Georgia Tech’s College of Computing is now considering a proposal to remove Smalltalk from the required curriculum in favor of C++.  When I got here in 1993, we taught Pascal (mostly) and had required courses in C, Lisp, and Smalltalk.  The faculty explicitly valued that students see more than one school of programming thought. I took over the Smalltalk-using course from John Schilling and Richard LeBlanc, and moved it from ObjectWorks to Squeak. When we moved to semesters in 1999, Lisp got dropped, and we’d moved from Pascal to Java as our main teaching language.  When we drop Smalltalk (now using VisualWorks), we will have a first semester in Python, and the rest of the required curriculum will be Java, C, C++, and C#.  We will explicitly tell students “C and C-like languages are all that there is.”

Why drop Smalltalk?  Students and teachers view it as “a dead language, not worth learning.”  It is the case that there are concepts in Objects and Design (the name of the course) which can most easily be discussed in C++. C++ is wildly popular in industry, so it’s not surprising that some language-specific techniques have developed, techniques that our students should probably know.

It’s reasonable to teach a course on object-oriented analysis, design, and programming in C++ rather than Smalltalk.  I’m more disappointed that we will have a curriculum that is all about C.

Richard Gabriel has been thinking a lot about the C-ness of our discipline.  If you have not read Richard Gabriel’s articles on “Worse is Better,” I recommend them. Dan Weinreb has a nice overview, and there’s a list of all the various pieces in Gabriel’s debate (some of which was with himself!). Gabriel has been trying to understand why Lisp, despite its many measurable benefits over C (e.g., Lisp programmers are more productive and generate fewer bugs, Lisp environments are amazingly powerful, Lisp code is small and runs fast), has so clearly lost the battle over hearts and minds.

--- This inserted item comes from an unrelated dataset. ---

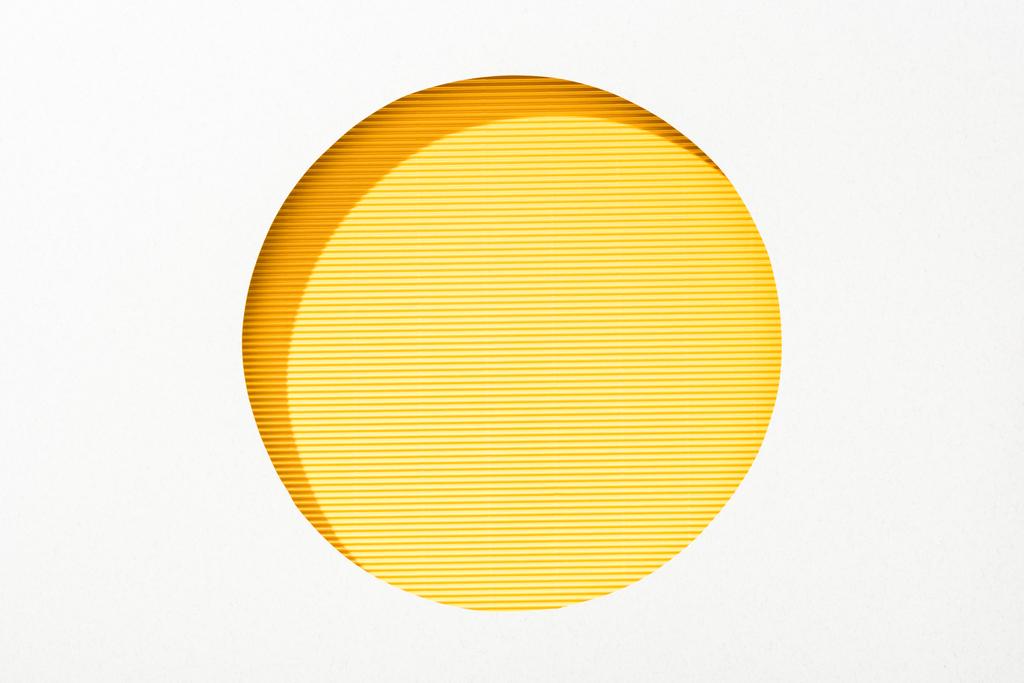 cut out round hole in white paper on striped yellow colorful background - Photo, Image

Gabriel contrasts two design philosophies, the MIT/Stanford philosophy (which he calls “the right thing“) and the “New Jersey” C/UNIX philosophy (which he calls “worse is better”).  In short form, the MIT/Stanford philosophy (which he associates with Lisp, and which I also associate with Smalltalk) is that correctness and consistency are the most important design quality. In Lisp and Smalltalk, we have S-expressions and objects consistently.  The C/UNIX philosophy places simplicity in interface and implementation as the most important design quality.

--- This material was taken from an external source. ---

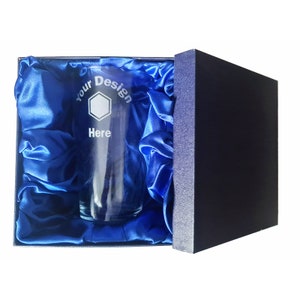 May include: A clear glass with an etched design that says "Your Design Here" inside a blue satin-lined box.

Python is a mishmash of the two design philosophies.  Yes, you get lambda and map/reduce and objects and classes.  But you lose the consistency and syntactic flexibility of Lisp and Smalltalk.  What’s interesting is that Python, being the least C-like of the popular languages in computing education today, is mostly seen as a language for the NON-computing major.  It’s like faculty are saying, “Oh sure, those simpler and more conceptual ways of programming are fine for people who won’t be real programmers.  For our students, it’s C all the way.”

I don’t dispute that Unix/C philosophy has won the marketplace. I worry about only teaching that to our students. I think it’s important for Computing  majors to understand Gabriel’s debate, to understand what’s valuable about Lisp, Smalltalk, APL, and other high-power, lots-done-in-few-lines-of-code, flexible languages and environments.  We want our students to be thought leaders, to think about possibilities that aren’t currently in vogue in the marketplace. They should know about lessons of history, to avoid repeating mistakes and to resurrect old ideas when technology and opportunities fit.

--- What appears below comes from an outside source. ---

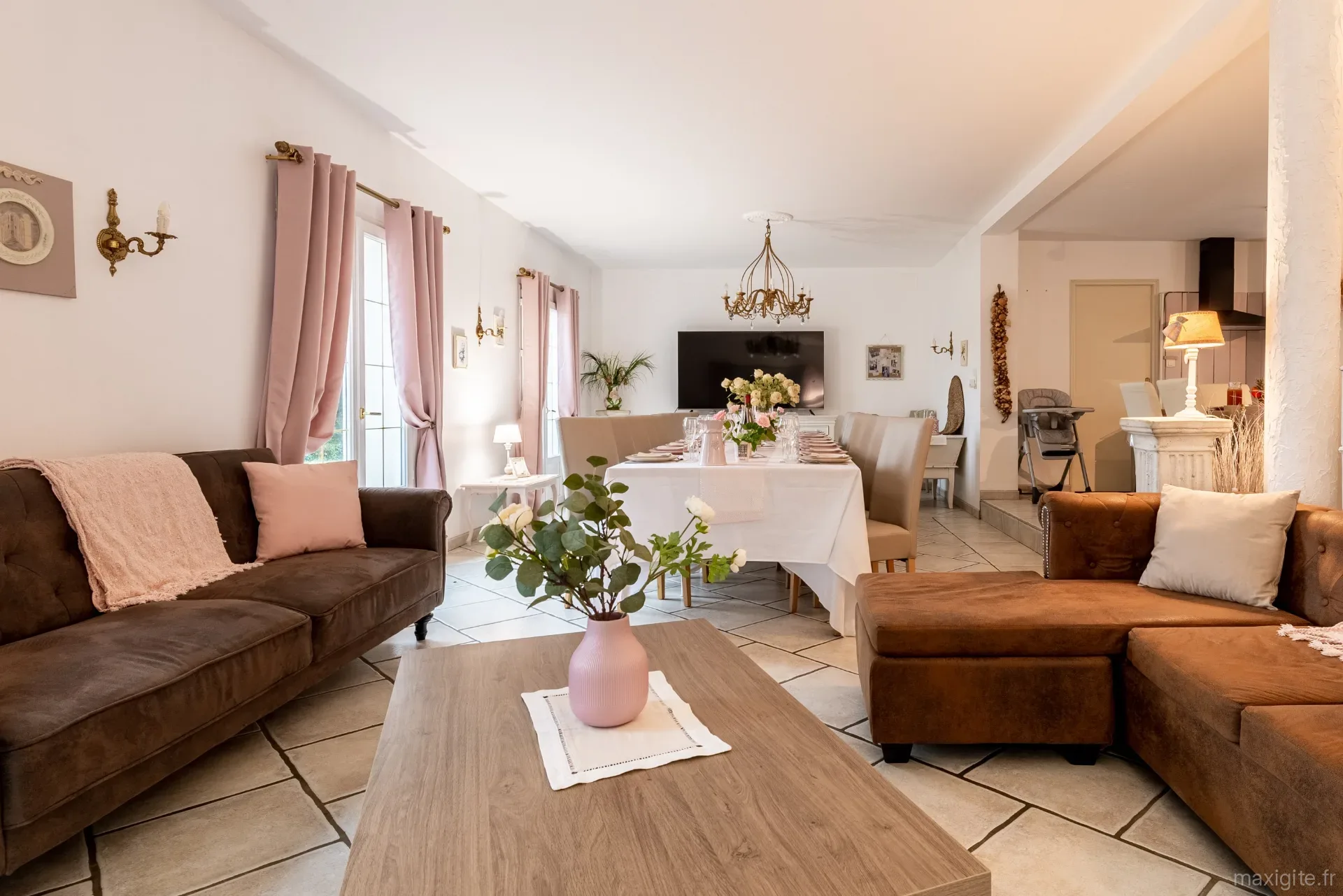 Grand séjour et salle à manger avec canapés et longue table dressée pour les convives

The political forces are lined up to make the Georgia Tech change likely.  In comparison with the departments that I had contact with this summer, we’re late.  The C-only train has left the station.  Few departments teach surveys of programming languages anymore, and I don’t know of any department that teaches a required course in history of computing. I worry about what this means for our discipline.  Are we really going to tell students that the peak of human expressibility for computation was in 1973?  That all programming language research from here on out is wasted energy?  That simplicity is all that we can ever hope for, and correctness and consistency just aren’t worth working on? Are we forever stuck with 30+ year old ideas and don’t even teach that anything else is possible?